At the secondary level, Cooper High School has a 60.9 percent minority enrollment, and Armstrong High School has 35.3 percent. “Armstrong had the largest increase,” Beekman said. Middle school minority enrollment is 38.6 at Plymouth Middle School, and 60.2 percent at Robbinsdale Middle School.

“Empty nesters are selling to younger families that are more diverse,” Beekman said. “Twelfth grade is less diverse that incoming kindergartners.” The district’s ethnic profile shows 50.4 percent white students, 28.1 percent black students, 12 percent Hispanic, 7.9 percent Asian, and 1.7 percent American Indian, Beekman said.

The number of students eligible for free or reduced price lunch is 44.9 percent, up 1.6 percent from last year. The number of students eligible for free or reduced lunch is a common means of measuring poverty. “Mobility and poverty increases are directly related to the adverse economic climate and its impact on families,” Beekman said.

At the elementary level, the numbers of students who qualify for free and reduced price lunches ranges from a high of 83.4 percent at Northport in Brooklyn Center and 73.2 percent at Meadow Lake in New Hope, to 10.6 percent at the Robbinsdale Spanish Immersion School in New Hope. At the secondary level, it ranged from 57.1 percent at Robbinsdale Middle School and 53 percent at Cooper to 31.9 percent at Armstrong High School.

The numbers of English Language Learners have increased to 11.4 percent, up .1 percent since 2009-10. “Immigrant trends are similar to the last few years where families are not moving into the community in large numbers because employment opportunities have been limited during the recession,” Beekman said.

The number of English Language Learners students, which totaled 520 in the 1999-2000 school year, increased significantly to 1,441 in 2006, and now is at 11.4 percent (1,343 students); last year it was 11.3 percent. The highest number of ELL students are at Northport, 41.1 percent., followed by 30 percent at Meadow Lake. Robbinsdale Middle School had a large spike in the number of ELL students it serves: from 9.9 percent last year to 14 percent this year.

Beekman noted that 17.3 percent of the district’s students go home to non-English speaking families. Among the 51 different languages spoken in the homes of District 281 students, 8.3 percent speak Spanish, 2.3 percent speak Hmong, and 1.8 percent speak Creolized English.

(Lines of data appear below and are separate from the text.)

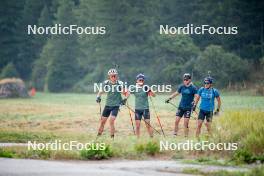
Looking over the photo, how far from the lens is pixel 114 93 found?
17.4 metres

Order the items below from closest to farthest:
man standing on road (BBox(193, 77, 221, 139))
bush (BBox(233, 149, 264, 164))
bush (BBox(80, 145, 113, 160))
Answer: bush (BBox(233, 149, 264, 164)) < bush (BBox(80, 145, 113, 160)) < man standing on road (BBox(193, 77, 221, 139))

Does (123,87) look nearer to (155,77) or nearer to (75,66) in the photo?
(155,77)

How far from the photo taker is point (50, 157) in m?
13.8

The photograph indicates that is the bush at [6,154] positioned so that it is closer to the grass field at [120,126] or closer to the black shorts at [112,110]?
the grass field at [120,126]

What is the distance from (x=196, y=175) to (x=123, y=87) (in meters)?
6.32

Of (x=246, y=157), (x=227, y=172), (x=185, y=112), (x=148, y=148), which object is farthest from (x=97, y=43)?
(x=227, y=172)

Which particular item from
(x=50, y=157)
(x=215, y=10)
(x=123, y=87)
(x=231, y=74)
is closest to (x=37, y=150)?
(x=50, y=157)

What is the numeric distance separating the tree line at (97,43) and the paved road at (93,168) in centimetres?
3261

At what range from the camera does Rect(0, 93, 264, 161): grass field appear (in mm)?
14078

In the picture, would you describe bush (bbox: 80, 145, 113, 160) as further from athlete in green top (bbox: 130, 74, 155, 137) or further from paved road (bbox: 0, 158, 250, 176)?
athlete in green top (bbox: 130, 74, 155, 137)

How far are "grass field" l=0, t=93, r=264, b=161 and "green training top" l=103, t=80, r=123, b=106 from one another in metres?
1.02

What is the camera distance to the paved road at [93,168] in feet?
36.6

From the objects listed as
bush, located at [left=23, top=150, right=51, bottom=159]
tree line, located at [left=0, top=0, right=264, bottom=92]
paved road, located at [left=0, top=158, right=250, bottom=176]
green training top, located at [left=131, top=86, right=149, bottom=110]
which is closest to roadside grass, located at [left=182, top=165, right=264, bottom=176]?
paved road, located at [left=0, top=158, right=250, bottom=176]

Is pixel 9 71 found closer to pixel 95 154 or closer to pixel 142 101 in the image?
pixel 142 101
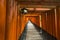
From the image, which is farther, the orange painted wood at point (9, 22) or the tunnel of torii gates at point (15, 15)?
the orange painted wood at point (9, 22)

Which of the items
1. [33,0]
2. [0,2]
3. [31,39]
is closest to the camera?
[0,2]

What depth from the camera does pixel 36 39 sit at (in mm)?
8328

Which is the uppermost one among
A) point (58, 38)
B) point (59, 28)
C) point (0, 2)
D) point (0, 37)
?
point (0, 2)

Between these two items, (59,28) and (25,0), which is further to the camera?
(59,28)

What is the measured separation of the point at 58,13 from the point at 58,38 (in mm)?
1100

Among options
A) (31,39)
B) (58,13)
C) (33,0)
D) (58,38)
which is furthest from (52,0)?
(31,39)

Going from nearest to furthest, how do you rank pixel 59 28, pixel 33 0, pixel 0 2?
pixel 0 2 → pixel 33 0 → pixel 59 28

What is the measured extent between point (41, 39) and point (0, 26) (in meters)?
6.34

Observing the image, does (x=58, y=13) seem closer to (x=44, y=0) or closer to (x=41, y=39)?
(x=44, y=0)

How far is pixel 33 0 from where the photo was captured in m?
4.82

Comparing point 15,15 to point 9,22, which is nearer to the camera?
point 9,22

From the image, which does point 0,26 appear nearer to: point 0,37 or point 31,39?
point 0,37

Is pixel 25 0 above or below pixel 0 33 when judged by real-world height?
above

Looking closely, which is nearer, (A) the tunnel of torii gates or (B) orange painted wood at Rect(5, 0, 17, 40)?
(A) the tunnel of torii gates
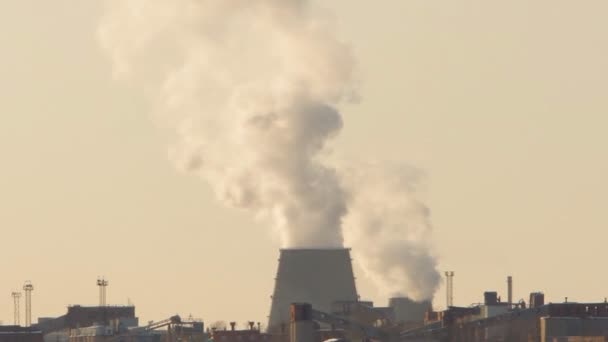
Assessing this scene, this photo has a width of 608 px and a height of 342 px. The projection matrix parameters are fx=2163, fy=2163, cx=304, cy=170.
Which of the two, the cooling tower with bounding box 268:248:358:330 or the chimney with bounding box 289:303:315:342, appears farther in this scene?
the cooling tower with bounding box 268:248:358:330

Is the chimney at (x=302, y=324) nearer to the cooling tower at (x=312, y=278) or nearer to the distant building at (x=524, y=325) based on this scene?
the distant building at (x=524, y=325)

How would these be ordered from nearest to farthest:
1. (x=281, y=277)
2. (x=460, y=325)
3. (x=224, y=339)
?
(x=460, y=325) → (x=281, y=277) → (x=224, y=339)

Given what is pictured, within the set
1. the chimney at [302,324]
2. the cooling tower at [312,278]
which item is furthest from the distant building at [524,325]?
the cooling tower at [312,278]

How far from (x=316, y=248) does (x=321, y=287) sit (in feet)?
11.0

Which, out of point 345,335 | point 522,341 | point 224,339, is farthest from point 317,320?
point 224,339

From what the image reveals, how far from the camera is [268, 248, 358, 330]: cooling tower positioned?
596 ft

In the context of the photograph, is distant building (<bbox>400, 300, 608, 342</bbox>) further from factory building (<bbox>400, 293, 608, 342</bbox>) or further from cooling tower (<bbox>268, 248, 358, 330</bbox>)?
cooling tower (<bbox>268, 248, 358, 330</bbox>)

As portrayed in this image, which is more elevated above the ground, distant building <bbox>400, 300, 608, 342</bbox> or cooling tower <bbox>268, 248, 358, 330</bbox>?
cooling tower <bbox>268, 248, 358, 330</bbox>

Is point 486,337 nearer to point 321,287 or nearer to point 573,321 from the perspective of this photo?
point 573,321

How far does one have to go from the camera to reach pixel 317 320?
552 ft

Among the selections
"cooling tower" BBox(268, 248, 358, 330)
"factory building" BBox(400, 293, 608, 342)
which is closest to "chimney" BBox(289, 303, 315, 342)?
"factory building" BBox(400, 293, 608, 342)

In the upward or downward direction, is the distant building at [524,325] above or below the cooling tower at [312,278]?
below

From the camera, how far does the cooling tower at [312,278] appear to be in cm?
18162

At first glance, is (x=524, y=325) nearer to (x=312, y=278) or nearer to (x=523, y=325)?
(x=523, y=325)
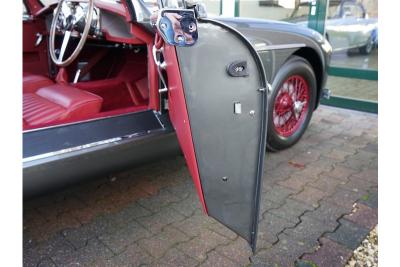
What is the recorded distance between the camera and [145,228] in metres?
2.08

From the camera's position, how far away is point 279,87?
2814mm

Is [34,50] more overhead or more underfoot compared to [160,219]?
more overhead

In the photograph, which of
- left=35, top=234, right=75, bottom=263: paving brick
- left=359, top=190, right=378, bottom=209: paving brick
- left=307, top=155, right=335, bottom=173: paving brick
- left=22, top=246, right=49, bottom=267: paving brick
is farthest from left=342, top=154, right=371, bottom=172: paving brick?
left=22, top=246, right=49, bottom=267: paving brick

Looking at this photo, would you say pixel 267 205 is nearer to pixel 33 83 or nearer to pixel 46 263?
pixel 46 263

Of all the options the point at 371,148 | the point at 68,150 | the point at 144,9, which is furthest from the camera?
the point at 371,148

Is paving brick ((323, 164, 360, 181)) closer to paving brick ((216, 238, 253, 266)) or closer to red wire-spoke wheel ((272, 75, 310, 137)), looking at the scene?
red wire-spoke wheel ((272, 75, 310, 137))

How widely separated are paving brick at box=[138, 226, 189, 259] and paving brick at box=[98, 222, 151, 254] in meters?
0.06

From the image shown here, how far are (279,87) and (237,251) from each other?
1.42 metres

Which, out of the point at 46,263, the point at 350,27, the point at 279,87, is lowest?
the point at 46,263

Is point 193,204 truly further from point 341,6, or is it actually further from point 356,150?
point 341,6

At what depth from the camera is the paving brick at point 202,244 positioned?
1.86 metres

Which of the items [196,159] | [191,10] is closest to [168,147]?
[196,159]

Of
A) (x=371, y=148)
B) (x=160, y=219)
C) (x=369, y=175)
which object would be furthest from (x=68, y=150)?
(x=371, y=148)

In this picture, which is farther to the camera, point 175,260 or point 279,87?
point 279,87
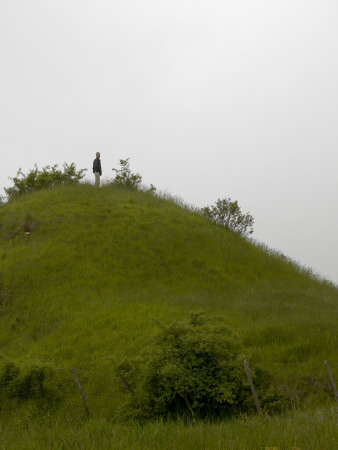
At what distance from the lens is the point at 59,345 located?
13117 mm

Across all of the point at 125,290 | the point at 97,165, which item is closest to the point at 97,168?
the point at 97,165

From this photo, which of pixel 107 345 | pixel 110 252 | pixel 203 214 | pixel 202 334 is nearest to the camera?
pixel 202 334

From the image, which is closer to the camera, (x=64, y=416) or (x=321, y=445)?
(x=321, y=445)

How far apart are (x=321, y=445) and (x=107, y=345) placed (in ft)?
28.5

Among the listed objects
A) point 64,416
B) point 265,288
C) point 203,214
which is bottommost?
point 64,416

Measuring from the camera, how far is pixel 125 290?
16797mm

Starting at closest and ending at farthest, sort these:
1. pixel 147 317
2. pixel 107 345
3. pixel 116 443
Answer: pixel 116 443 → pixel 107 345 → pixel 147 317

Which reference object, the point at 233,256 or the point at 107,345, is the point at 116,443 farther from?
the point at 233,256

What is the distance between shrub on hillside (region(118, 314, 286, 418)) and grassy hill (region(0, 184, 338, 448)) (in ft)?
3.10

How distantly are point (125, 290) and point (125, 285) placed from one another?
1.74 feet

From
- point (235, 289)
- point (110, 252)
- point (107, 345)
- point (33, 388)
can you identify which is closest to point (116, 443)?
point (33, 388)

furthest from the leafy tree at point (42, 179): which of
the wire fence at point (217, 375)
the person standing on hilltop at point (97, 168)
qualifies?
the wire fence at point (217, 375)

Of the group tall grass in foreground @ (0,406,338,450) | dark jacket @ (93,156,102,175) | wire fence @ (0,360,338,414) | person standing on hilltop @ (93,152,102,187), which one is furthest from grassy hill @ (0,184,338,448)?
tall grass in foreground @ (0,406,338,450)

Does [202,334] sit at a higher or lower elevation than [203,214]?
lower
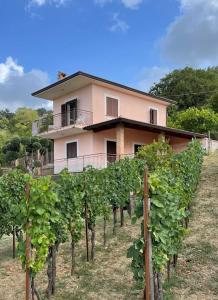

Mobility, the measurement of how often students transfer in and out of school during the school year, was at 19.4 percent district wide in 2010-11. At the secondary level, it ranged from a high of 33.1 percent at Cooper High School (an increase of more than 8 percent) to 23.2 at Robbinsdale Middle School, 17 at Armstrong High School, and 9.1 at Plymouth Middle School. At the elementary level, the mobility rate ranged from a high of 35.7 percent at Northport to 1 percent at Robbinsdale Spanish Immersion School.